ACTION ITEM: Starting at the first line of the records below, transcribe each line exactly, ending with the line that contains "scientific name: Microtus californicus".

----- LISTED RECORDS

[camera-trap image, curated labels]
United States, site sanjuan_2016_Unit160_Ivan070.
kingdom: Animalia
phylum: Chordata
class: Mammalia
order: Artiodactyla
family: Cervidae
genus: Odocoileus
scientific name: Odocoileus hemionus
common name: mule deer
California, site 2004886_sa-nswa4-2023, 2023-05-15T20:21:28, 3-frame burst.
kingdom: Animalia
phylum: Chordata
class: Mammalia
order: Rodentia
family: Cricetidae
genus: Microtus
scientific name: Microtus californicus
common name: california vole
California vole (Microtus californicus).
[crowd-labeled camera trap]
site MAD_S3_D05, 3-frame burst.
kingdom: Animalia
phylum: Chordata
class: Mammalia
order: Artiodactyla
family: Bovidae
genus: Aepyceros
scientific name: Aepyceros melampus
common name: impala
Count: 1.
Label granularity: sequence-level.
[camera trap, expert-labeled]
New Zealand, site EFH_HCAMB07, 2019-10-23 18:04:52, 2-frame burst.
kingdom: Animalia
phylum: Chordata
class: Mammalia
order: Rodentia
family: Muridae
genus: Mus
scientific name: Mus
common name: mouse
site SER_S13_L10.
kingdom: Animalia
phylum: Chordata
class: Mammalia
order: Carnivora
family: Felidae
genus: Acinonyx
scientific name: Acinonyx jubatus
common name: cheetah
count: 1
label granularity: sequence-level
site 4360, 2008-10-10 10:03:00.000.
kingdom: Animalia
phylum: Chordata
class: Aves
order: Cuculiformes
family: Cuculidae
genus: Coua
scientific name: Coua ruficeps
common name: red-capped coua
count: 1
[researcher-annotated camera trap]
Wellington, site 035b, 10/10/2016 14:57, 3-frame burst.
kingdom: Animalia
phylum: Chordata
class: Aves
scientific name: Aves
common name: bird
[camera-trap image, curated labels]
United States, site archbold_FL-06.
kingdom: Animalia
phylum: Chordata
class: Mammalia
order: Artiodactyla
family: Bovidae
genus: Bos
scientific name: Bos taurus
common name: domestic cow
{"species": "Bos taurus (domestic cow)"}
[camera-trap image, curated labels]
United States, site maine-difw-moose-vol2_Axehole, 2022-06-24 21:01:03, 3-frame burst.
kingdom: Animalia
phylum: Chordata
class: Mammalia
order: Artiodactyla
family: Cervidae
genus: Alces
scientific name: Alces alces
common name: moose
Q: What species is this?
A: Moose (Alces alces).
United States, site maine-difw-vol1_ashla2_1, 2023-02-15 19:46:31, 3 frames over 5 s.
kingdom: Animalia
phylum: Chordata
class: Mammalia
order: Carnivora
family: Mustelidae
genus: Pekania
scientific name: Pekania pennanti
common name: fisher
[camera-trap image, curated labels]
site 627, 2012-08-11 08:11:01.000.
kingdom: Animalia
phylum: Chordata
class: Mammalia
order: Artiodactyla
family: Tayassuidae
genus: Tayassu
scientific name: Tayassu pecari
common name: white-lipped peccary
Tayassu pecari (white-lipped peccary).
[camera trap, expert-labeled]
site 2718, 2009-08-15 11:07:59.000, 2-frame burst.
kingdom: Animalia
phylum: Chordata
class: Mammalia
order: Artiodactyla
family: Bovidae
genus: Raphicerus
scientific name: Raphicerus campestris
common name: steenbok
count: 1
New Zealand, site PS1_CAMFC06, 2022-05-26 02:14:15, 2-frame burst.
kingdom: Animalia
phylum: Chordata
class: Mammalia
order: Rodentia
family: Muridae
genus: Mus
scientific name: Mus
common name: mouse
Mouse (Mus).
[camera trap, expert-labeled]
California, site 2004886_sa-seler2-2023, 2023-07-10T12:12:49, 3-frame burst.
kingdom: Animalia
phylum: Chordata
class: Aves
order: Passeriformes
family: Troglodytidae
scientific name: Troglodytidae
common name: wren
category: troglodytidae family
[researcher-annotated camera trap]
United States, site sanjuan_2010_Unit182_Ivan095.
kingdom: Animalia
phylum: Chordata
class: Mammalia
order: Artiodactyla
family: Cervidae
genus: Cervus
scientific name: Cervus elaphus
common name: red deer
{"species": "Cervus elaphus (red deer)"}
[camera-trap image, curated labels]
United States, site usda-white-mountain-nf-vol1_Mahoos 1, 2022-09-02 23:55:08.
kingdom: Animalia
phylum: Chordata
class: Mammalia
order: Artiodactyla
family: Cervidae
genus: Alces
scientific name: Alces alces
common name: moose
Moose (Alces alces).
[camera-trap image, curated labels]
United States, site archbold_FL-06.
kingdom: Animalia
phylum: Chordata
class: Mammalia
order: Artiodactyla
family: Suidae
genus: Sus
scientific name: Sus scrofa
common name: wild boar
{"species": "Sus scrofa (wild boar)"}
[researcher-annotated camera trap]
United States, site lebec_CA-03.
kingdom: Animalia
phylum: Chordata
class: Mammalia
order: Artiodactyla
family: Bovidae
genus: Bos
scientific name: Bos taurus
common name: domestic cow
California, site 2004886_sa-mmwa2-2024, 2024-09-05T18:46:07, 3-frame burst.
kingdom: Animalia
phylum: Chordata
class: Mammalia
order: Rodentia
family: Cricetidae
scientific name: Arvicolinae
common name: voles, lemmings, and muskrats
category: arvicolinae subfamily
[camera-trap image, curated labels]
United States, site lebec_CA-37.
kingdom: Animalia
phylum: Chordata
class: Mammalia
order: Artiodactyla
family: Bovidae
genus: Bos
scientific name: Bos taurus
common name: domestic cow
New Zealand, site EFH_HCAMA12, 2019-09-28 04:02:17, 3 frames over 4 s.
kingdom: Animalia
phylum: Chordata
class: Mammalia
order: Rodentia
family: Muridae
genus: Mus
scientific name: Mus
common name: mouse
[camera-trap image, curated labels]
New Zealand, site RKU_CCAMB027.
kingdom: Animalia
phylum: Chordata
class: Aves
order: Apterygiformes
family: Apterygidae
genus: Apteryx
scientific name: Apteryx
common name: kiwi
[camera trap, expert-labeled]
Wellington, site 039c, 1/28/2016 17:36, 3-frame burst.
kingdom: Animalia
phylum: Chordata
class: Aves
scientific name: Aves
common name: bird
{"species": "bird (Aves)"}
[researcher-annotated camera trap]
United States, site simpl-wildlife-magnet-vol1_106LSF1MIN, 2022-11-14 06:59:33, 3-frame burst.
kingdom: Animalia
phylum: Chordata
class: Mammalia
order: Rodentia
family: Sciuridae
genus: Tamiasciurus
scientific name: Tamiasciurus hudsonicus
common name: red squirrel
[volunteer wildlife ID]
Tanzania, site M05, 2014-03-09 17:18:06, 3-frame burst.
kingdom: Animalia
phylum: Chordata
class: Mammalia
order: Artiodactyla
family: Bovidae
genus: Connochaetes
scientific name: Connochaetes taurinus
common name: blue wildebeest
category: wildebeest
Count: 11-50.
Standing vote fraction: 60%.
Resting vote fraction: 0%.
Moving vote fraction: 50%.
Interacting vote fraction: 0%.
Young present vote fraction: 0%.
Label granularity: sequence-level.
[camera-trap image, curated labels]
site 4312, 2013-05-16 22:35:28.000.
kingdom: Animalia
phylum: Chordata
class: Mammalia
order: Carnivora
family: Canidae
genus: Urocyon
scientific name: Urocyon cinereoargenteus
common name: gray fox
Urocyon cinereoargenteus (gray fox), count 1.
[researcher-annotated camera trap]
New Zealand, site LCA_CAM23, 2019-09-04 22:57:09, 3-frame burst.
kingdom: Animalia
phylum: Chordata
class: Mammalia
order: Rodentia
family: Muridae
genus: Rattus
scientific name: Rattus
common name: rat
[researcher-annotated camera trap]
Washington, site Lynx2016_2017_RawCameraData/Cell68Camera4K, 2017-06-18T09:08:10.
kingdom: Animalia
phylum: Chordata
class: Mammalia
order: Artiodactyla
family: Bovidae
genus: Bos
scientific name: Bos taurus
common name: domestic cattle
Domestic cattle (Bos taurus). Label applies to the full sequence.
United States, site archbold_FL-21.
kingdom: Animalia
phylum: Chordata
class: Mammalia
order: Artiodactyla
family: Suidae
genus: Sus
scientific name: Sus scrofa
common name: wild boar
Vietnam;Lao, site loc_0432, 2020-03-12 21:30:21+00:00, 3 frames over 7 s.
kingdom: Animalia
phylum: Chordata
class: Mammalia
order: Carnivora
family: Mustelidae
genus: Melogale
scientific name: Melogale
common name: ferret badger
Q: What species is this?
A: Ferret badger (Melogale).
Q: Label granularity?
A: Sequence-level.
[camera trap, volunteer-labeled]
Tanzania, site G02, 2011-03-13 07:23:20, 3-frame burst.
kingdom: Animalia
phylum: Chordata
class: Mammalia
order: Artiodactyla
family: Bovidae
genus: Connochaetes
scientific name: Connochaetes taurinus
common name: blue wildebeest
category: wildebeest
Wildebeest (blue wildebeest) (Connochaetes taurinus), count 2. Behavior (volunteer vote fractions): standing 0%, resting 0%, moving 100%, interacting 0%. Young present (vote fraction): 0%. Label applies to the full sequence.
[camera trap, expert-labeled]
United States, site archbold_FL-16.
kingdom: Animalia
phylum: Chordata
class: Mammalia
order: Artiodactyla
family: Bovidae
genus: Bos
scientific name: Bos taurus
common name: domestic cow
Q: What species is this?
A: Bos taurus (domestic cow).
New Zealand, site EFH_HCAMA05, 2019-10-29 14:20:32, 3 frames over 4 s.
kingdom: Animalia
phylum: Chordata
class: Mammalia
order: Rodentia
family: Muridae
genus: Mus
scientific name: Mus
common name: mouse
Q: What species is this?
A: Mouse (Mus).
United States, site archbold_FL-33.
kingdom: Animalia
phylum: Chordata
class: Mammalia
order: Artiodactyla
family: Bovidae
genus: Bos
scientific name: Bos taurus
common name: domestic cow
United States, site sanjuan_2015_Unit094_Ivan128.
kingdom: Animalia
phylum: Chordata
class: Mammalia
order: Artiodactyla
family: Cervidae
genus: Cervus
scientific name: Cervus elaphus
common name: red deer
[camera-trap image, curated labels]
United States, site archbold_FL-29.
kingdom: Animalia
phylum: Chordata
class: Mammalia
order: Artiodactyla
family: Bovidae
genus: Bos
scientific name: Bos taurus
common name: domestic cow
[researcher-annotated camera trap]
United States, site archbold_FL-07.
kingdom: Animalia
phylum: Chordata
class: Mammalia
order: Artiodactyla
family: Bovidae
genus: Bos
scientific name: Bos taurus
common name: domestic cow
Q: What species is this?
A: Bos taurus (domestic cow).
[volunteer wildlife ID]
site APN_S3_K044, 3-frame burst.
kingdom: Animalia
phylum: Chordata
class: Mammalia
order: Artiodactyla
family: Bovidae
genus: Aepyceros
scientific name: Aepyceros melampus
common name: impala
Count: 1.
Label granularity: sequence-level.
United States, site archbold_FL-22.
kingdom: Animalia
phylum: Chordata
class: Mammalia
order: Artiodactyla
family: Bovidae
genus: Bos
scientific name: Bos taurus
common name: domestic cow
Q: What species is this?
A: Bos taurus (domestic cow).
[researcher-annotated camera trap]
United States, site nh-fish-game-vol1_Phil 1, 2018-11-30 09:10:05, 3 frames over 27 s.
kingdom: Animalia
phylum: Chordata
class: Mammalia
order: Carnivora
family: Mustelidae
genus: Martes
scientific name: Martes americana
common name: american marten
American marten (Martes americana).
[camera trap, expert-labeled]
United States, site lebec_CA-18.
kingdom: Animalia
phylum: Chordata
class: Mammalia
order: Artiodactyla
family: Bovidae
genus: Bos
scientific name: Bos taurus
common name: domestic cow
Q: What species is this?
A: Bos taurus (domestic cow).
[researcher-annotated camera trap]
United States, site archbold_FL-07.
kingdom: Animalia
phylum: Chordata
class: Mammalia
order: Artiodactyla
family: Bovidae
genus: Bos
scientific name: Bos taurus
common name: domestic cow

----------

ANSWER TO THIS TASK:
[camera-trap image, curated labels]
United States, site sanjuan_2016_Unit160_Ivan070.
kingdom: Animalia
phylum: Chordata
class: Mammalia
order: Artiodactyla
family: Cervidae
genus: Odocoileus
scientific name: Odocoileus hemionus
common name: mule deer
California, site 2004886_sa-nswa4-2023, 2023-05-15T20:21:28, 3-frame burst.
kingdom: Animalia
phylum: Chordata
class: Mammalia
order: Rodentia
family: Cricetidae
genus: Microtus
scientific name: Microtus californicus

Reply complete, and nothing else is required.